Document extract:
┄┄┄┄┄┄

I work for VPX for one reason. I believe very highly in their products. I have stated this before but it warrants restating here: I was offered jobs with 2 other supplement companies before VPX, but although the other offers were quite good, I refused to go to work for a company whose products I did not believe in. I had been using VPX products for several years before taking this job, on myself and with a large personal training clientele. I sold a ton of VPX at my gym. Its very simple. I think that they have the best OVERALL line of prducts in the industry. Even if I left this job, I would continue to promote their products. End of story.

Also, if you have read my posts over the years you would see that I readily praise other companies as well...Syntrax, Avant, AST, Dorian, Muscle Link, Pro Lab, SAN, etc.

In the case of Plasma Expandor, this product contains ingredients that the other creatine transports do not. I really like SAN v-12 and Syntrax Swole, but I started a thread about PE long before I worked at VPX and sang its praises back then. The stuff makes me feel pumped all day and that is something that I did not get with any other product.

(By the way...PE II is coming soon)


----------



## Randy (Feb 3, 2004)

VPX SUCKS!!!!   Just kiddin gopro


----------



## gopro (Feb 3, 2004)

> _*Originally posted by Randy *_
> VPX SUCKS!!!!   Just kiddin gopro



LOL!!!


----------



## firestorm (Feb 7, 2004)

> _*Originally posted by Testosterone *_
> Well said firestrom. I appreciate your comments.
> I surely do enjoy your reading even it is targeted at me.
> But as I said earlier, "EVERYTHING IS A MATTER OF OPINION"
> ...

┄┄┄┄┄┄

Given records:

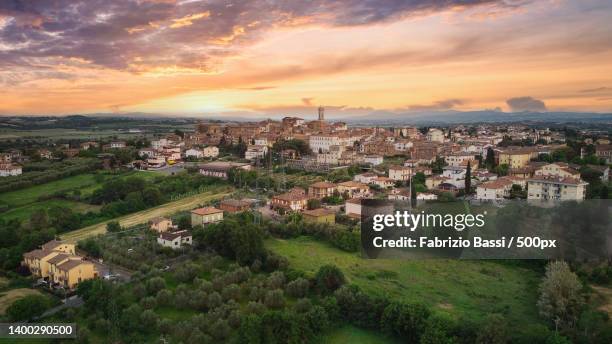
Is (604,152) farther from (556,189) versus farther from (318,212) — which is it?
(318,212)

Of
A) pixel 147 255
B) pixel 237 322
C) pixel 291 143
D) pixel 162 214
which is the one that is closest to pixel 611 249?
pixel 237 322

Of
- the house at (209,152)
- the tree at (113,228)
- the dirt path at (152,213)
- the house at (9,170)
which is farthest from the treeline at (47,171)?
the tree at (113,228)

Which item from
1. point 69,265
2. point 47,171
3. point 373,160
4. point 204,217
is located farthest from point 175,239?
point 47,171

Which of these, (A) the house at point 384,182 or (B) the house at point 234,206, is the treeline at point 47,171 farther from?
(A) the house at point 384,182

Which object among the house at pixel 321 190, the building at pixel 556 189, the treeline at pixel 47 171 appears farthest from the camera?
the treeline at pixel 47 171

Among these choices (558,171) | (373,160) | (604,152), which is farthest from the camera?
(373,160)

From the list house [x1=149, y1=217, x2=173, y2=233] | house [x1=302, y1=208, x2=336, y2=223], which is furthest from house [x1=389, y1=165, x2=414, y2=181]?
house [x1=149, y1=217, x2=173, y2=233]
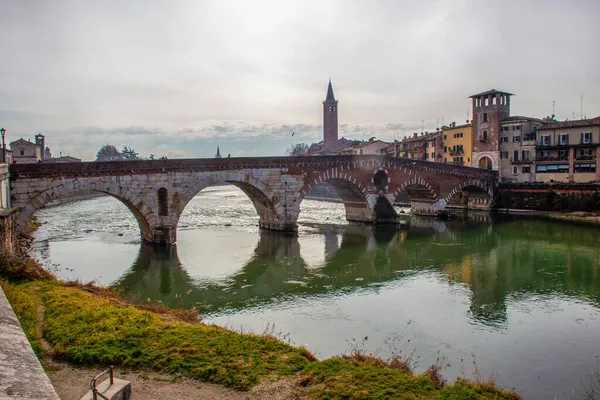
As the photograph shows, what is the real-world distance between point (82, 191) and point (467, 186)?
31884 millimetres

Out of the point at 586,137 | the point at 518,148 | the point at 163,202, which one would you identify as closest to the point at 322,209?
the point at 518,148

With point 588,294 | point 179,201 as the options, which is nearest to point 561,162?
point 588,294

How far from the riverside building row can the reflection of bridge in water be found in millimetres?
13632

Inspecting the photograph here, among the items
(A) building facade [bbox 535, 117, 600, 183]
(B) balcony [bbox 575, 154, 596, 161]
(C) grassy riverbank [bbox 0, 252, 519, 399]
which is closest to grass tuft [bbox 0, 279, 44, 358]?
(C) grassy riverbank [bbox 0, 252, 519, 399]

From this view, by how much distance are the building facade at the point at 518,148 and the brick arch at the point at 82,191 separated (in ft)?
120

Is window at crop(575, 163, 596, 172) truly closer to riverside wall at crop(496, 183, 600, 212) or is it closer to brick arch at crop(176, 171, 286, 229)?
riverside wall at crop(496, 183, 600, 212)

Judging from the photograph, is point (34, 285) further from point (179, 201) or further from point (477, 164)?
point (477, 164)

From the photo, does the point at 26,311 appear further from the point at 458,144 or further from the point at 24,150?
the point at 24,150

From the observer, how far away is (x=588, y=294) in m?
17.9

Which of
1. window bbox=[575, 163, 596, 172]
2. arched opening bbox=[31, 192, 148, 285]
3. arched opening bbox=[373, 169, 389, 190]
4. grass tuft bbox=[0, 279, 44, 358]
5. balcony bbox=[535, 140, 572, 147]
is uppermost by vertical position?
balcony bbox=[535, 140, 572, 147]

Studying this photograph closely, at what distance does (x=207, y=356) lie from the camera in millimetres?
8664

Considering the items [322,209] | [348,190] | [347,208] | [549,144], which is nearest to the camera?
[348,190]

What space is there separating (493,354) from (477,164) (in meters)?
41.9

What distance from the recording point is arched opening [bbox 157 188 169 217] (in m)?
26.5
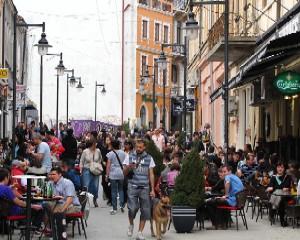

┄┄┄┄┄┄

Please write out the stretch of the VPX supplement forum thread from "In the case" through "Randy (Feb 3, 2004)", word for word.

Answer to the problem:
In the case of Plasma Expandor, this product contains ingredients that the other creatine transports do not. I really like SAN v-12 and Syntrax Swole, but I started a thread about PE long before I worked at VPX and sang its praises back then. The stuff makes me feel pumped all day and that is something that I did not get with any other product.

(By the way...PE II is coming soon)


----------



## Randy (Feb 3, 2004)